= Source text =
Start of Block

Researchers at UC San Francisco and Wayne State University found that generative AI can process complex medical datasets faster than traditional human teams, sometimes yielding stronger results. The study focused on predicting preterm birth using data from over 1,000 pregnant women. This approach reduced analysis time from months to minutes in some cases.
Scientists at UC San Francisco and Wayne State University conducted a real-world test of generative AI in health research, comparing its performance to human experts. The task involved predicting preterm birth, a leading cause of newborn death in the United States, where about 1,000 babies are born prematurely each day. The researchers used microbiome data compiled from approximately 1,200 pregnant women across nine studies, sourced from the March of Dimes Preterm Birth Data Repository.
To evaluate AI capabilities, the team drew on datasets from the DREAM crowdsourcing competition, which previously involved over 100 global teams developing machine learning models for preterm birth risks and gestational age estimation. Human participants in that competition took about three months to build models, followed by nearly two years to consolidate and publish findings.
In the new study, eight AI chatbots were given natural language prompts to generate analytical code without direct human programming. Only four of the systems produced usable code, but those that succeeded matched or exceeded the performance of human teams. For instance, a junior pair—a UCSF master's student, Reuben Sarwal, and a high school student, Victor Tarca—developed prediction models with AI support, generating functional code in minutes rather than hours or days required by experienced programmers.

End of Block

= Questions to answer =
1. Rewrite the part of the article on the AI preterm-birth study from "Researchers at UC" up to and including "in some cases.", replacing "pregnant women" with "expectant mothers".
2. In the article on the AI preterm-birth study, from which repository was the microbiome data sourced?
3. Continue the article on the AI preterm-birth study from where it stops.

= Records shown =

Start of Block

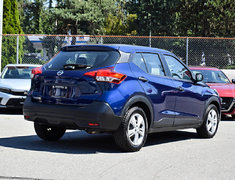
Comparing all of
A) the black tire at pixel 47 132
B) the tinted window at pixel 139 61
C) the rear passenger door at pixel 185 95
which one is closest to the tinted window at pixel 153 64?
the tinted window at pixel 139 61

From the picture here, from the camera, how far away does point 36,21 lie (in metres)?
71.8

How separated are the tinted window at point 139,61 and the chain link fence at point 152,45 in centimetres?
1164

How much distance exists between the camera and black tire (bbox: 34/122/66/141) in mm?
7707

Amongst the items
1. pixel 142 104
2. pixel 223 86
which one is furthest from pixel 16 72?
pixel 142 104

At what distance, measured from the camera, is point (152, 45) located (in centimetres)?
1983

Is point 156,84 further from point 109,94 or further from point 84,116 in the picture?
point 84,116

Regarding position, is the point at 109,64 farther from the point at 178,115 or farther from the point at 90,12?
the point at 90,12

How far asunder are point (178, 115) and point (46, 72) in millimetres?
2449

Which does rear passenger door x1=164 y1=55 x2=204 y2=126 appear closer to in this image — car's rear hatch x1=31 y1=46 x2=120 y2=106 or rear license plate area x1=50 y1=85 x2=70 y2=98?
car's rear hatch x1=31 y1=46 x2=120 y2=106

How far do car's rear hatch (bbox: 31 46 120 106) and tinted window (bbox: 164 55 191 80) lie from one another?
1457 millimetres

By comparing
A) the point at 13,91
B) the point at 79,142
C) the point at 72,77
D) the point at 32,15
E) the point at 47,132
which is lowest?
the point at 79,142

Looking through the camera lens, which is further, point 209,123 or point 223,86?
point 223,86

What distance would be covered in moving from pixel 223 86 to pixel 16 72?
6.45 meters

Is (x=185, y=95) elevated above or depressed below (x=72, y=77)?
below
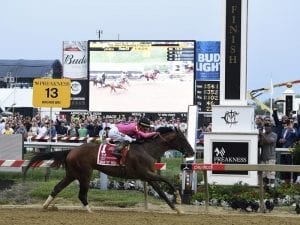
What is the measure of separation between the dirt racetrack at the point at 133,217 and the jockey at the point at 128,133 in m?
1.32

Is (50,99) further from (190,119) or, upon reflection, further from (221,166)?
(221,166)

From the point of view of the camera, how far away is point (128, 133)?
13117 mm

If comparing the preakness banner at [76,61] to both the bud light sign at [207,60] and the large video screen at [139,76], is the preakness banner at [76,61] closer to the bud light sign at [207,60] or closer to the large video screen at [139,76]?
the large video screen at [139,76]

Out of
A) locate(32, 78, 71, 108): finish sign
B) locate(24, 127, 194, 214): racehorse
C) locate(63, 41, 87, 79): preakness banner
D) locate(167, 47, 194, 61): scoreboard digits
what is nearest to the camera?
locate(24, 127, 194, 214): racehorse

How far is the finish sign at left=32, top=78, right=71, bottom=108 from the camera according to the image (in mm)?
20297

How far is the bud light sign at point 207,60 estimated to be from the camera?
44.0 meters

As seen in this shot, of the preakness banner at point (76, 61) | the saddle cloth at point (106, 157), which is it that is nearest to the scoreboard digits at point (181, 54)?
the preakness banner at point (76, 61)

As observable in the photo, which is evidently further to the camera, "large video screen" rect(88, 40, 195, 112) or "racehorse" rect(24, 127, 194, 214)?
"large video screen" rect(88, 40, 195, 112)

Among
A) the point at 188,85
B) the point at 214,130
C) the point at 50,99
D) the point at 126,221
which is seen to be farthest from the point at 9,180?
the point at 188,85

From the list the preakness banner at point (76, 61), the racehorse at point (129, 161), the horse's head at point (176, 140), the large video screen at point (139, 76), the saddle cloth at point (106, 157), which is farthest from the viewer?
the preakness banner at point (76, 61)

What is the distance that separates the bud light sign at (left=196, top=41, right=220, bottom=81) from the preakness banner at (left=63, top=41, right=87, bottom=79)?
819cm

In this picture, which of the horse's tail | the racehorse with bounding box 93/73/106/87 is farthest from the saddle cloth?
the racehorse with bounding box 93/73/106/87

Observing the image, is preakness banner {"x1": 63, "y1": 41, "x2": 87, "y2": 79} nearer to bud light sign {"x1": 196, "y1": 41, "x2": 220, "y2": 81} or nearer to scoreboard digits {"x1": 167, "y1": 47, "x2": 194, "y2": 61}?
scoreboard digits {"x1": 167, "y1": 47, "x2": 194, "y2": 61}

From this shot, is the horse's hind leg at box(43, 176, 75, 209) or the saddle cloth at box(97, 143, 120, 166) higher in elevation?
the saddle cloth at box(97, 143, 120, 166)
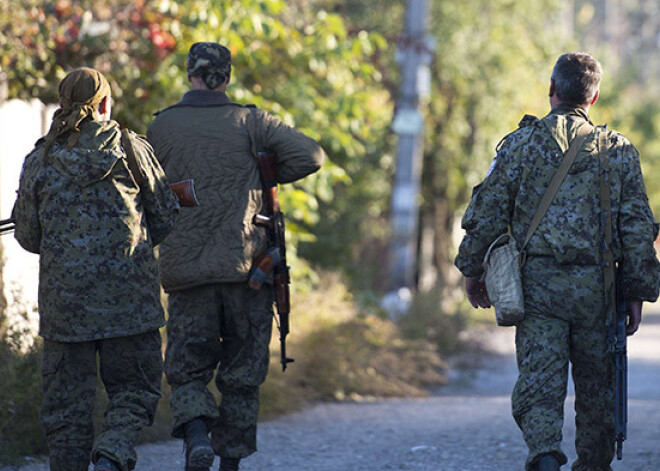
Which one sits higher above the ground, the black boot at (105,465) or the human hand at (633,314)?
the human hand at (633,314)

End of Block

= Expected outputs =
1.
Researchers at UC San Francisco and Wayne State University found that generative AI can process complex medical datasets faster than traditional human teams, sometimes yielding stronger results. The study focused on predicting preterm birth using data from over 1,000 expectant mothers. This approach reduced analysis time from months to minutes in some cases.

2. The March of Dimes Preterm Birth Data Repository.

3.
The entire process, from inception to journal submission, took just six months. "These AI tools could relieve one of the biggest bottlenecks in data science: building our analysis pipelines," said Marina Sirota, PhD, professor of Pediatrics at UCSF and principal investigator of the March of Dimes Prematurity Research Center. Co-senior author Adi L. Tarca, PhD, from Wayne State University, added, "Thanks to generative AI, researchers with a limited background in data science won't always need to form wide collaborations or spend hours debugging code. They can focus on answering the right biomedical questions."
The study, co-authored by Sirota and Tarca, emphasizes that AI requires human oversight to avoid misleading results. It was published in Cell Reports Medicine on February 17, highlighting potential for faster progress in understanding preterm birth risk factors.